Dabei half Ines Thomsen erstmals das neue Tamron Weitwinkel-Objektiv 15-30mm mit durchgehender Lichtstärke f/2,8. „Wirklich ein tolles Weitwinkel-Objektiv, das gut in der Hand liegt und eine sehr wertige Haptik hat“, so das Urteil der jungen Fotografin. Während die Models ausgelassen auf dem Bett herumhüpften, sorgte die Tamron-Optik zuverlässig für ultrascharfe Aufnahmen. Ines Thomsen war vor allem angetan davon, mit dem extremen Weitwinkel mitten in der Szenerie zu sein. „Zudem ermöglichte mir diese Brennweite auch, die wunderbare Location, in der wir arbeiten durften, mit abzubilden“, ein weiterer positiver Aspekt des Objektivs für die Fotografin.

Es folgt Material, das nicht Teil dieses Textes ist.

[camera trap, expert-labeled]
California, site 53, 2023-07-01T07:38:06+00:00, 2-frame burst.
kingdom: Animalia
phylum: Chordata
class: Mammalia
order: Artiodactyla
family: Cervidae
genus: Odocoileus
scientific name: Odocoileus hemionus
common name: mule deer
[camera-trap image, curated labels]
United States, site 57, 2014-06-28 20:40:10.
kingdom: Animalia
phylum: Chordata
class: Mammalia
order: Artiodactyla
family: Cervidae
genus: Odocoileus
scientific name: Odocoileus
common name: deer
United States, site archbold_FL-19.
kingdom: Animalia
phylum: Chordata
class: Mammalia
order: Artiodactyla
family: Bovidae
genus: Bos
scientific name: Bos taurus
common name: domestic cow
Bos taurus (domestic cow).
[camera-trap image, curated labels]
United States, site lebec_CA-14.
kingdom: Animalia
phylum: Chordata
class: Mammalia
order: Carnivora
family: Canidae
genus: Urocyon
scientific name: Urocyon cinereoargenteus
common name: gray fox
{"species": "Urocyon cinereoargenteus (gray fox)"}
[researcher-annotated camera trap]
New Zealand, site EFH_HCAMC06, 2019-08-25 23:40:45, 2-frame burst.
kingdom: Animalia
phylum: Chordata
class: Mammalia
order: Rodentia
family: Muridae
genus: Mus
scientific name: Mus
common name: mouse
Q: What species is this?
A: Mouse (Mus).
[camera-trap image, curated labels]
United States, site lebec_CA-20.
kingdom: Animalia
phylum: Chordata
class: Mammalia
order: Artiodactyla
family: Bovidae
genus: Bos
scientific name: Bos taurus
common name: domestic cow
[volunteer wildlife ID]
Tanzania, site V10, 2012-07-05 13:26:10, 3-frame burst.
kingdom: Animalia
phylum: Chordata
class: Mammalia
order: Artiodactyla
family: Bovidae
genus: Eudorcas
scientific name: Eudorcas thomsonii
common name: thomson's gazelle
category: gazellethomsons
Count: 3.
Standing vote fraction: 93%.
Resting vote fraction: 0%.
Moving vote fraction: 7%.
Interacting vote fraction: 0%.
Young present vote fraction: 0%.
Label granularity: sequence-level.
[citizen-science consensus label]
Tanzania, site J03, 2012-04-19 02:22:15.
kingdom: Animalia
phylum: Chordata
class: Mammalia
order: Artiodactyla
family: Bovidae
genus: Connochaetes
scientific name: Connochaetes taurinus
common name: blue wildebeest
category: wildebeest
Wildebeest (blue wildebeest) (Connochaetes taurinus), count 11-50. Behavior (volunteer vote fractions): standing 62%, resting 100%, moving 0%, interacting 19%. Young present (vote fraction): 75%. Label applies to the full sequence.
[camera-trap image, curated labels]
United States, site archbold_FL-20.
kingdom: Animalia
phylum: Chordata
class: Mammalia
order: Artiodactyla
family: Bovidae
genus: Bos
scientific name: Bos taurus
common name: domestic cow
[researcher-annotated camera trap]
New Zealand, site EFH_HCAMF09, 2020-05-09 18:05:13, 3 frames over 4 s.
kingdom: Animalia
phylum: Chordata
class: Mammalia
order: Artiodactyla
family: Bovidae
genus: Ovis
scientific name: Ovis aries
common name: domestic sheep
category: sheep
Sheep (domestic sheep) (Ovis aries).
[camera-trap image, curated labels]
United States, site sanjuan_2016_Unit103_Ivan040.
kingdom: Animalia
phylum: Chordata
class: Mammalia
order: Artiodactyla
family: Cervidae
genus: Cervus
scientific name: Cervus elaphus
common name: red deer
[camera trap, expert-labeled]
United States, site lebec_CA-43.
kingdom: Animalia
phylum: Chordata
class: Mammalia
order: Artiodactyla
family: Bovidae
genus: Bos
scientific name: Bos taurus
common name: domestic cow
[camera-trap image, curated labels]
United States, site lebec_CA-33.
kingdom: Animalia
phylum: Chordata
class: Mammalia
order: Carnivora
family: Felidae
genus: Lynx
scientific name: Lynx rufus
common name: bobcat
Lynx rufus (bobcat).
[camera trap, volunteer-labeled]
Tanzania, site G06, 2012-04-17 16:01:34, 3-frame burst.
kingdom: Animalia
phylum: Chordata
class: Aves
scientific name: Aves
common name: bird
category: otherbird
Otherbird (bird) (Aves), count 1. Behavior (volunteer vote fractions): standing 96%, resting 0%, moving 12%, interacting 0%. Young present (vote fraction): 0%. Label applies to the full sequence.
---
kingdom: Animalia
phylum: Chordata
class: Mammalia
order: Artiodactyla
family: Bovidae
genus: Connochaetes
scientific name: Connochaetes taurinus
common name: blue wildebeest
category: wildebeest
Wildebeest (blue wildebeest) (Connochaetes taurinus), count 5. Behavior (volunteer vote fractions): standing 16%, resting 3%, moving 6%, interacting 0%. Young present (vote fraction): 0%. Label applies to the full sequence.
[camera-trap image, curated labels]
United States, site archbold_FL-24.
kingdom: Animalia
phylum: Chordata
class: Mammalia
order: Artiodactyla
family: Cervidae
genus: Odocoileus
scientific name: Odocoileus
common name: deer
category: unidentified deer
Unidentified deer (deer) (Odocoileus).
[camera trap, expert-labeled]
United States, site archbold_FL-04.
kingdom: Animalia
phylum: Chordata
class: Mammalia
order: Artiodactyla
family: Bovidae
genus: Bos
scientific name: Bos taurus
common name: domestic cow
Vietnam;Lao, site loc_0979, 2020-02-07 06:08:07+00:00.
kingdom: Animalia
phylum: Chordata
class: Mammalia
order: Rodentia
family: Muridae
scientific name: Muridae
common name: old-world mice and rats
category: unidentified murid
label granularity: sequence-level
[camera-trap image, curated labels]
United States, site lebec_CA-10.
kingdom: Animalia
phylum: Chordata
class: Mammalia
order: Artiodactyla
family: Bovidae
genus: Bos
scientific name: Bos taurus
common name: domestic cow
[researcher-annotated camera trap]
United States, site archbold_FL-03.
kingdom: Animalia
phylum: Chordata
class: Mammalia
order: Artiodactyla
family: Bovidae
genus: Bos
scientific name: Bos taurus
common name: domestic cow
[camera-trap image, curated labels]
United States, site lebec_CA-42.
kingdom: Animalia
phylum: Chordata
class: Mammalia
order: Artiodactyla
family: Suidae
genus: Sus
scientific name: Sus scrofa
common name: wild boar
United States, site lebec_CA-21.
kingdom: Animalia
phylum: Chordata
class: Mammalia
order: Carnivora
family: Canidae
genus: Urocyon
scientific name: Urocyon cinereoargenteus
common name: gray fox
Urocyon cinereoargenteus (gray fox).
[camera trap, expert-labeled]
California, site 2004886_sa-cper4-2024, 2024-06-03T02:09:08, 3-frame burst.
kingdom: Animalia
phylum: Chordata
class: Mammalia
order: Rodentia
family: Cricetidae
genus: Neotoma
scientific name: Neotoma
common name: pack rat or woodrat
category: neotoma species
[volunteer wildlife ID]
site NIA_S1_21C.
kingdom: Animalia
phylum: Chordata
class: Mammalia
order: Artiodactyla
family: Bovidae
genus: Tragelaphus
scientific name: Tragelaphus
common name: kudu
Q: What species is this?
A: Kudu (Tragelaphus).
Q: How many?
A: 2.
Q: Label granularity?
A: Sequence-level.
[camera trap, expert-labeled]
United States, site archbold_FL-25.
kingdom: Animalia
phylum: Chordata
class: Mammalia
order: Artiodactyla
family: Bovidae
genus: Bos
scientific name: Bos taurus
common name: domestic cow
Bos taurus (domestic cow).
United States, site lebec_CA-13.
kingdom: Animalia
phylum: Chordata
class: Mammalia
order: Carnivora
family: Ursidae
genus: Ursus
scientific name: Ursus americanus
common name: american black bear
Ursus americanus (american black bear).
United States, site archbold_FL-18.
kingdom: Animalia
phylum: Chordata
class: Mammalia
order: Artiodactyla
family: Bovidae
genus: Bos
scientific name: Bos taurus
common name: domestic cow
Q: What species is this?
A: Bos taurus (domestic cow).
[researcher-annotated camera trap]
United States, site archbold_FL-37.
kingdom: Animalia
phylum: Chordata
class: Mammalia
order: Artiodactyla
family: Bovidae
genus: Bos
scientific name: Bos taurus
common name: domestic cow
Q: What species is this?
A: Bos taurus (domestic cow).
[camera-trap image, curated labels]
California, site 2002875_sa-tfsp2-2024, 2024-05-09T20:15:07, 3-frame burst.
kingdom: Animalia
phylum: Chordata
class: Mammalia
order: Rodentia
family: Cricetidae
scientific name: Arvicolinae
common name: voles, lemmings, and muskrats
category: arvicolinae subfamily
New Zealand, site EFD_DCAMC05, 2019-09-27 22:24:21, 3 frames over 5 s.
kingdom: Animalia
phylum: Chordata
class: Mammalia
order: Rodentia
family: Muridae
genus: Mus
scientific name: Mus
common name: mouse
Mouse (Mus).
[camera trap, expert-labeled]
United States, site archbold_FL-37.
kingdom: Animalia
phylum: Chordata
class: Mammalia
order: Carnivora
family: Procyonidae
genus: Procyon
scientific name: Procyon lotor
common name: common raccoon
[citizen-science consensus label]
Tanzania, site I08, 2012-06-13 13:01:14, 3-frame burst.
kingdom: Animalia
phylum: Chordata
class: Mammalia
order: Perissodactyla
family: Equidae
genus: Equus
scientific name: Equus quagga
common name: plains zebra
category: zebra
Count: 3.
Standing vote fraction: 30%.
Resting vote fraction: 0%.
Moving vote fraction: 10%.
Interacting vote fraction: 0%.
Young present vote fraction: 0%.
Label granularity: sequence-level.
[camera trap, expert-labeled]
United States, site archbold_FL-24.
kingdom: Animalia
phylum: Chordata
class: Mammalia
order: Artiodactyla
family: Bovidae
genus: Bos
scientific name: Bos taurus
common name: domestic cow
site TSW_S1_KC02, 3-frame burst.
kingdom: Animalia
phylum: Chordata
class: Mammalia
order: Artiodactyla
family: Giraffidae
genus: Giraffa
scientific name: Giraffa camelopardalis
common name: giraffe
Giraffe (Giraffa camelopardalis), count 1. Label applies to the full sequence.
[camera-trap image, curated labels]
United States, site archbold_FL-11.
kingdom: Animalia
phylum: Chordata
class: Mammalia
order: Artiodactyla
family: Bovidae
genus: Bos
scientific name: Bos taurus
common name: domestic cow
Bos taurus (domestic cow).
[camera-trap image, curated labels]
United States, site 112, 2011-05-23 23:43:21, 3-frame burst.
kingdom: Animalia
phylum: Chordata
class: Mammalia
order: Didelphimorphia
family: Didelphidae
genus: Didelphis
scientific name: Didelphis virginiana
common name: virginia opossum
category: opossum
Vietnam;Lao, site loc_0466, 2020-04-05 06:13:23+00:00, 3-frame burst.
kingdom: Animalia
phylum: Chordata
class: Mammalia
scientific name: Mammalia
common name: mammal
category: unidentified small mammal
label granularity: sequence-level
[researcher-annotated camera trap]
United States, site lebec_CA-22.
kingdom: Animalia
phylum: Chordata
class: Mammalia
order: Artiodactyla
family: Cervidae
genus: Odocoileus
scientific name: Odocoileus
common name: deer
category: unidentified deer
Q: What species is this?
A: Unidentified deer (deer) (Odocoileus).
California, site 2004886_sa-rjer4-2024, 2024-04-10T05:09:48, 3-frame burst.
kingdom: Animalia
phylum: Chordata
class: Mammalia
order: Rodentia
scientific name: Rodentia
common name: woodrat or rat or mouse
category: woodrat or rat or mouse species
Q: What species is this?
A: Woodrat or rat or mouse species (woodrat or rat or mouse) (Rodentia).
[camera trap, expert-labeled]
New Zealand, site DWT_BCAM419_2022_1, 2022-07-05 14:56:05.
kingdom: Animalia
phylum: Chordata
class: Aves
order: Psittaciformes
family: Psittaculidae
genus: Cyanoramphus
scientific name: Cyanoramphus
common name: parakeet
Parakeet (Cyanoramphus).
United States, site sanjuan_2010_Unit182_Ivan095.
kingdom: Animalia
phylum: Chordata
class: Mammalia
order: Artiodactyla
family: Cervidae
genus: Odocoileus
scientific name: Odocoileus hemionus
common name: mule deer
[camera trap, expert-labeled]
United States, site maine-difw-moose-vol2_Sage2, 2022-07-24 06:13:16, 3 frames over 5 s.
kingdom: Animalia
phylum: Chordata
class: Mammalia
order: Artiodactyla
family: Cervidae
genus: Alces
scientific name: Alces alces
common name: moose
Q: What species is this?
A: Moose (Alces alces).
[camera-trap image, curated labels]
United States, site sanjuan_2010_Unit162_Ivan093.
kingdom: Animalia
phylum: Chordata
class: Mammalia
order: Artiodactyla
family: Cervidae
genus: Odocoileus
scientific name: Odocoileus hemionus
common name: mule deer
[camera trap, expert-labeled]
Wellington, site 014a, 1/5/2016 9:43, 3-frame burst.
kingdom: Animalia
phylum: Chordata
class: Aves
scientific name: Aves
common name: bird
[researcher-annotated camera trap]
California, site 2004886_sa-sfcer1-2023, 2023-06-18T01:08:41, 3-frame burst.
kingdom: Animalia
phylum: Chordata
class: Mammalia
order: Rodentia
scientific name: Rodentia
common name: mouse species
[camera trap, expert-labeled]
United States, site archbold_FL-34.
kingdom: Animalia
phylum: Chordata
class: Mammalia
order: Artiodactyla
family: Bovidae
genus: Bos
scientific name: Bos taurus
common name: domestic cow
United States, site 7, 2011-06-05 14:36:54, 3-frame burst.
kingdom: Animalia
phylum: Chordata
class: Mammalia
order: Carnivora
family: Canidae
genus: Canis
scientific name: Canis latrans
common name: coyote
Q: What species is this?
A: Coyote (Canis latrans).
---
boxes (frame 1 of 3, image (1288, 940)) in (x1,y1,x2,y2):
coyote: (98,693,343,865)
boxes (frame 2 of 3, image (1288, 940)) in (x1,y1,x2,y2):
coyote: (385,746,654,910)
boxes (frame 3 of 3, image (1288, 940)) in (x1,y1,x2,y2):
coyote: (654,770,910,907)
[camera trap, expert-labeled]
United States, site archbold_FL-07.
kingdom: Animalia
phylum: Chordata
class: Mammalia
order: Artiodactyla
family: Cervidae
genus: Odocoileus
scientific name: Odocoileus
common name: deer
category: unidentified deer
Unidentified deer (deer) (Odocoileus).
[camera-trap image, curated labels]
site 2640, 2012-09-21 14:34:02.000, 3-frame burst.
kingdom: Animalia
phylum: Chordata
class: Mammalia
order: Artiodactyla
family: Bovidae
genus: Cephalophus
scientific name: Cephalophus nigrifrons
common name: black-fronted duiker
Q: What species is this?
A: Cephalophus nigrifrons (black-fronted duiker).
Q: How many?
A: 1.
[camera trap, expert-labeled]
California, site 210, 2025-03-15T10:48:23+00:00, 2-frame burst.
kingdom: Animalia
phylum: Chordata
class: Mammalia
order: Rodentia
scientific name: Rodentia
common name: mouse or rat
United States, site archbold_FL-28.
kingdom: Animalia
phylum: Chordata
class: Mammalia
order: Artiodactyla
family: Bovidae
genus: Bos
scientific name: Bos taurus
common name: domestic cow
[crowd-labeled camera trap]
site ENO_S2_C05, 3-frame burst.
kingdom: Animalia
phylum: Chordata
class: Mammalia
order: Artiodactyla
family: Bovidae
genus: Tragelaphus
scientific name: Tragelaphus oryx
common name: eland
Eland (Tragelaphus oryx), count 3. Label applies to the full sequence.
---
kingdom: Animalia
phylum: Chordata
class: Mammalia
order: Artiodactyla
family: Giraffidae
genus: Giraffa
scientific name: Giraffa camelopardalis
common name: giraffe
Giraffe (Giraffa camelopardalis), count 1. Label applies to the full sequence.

„Der Zoom macht die Optik dabei im Weitwinkelbereich noch flexibler. Man ist nicht zwingend auf 15 oder 30 Millimeter festgelegt, sondern kann variabel entscheiden“, was für Ines Thomsen seither ein Trumpf in der Studiofotografie oder bei bestimmten Outdoor-Sessions ist. So kam das Objektiv auch schon bei einem Shooting mit Skatern zum Einsatz, bei dem genau diese Stärken gefragt waren. „Ich nutze oft entweder ein 70-200mm-Tele-Objektiv oder jetzt das 15-30mm, da ich entweder ganz nah am Motiv dran sein möchte oder mitten in der Szene drin“, erklärt sie ihre Arbeitsweise. Es scheint, dass Ines Thomsen mit dem Tamron-Weitwinkelobjektiv ihrem Traumberuf noch eine weitere spannende Facette hinzufügen kann.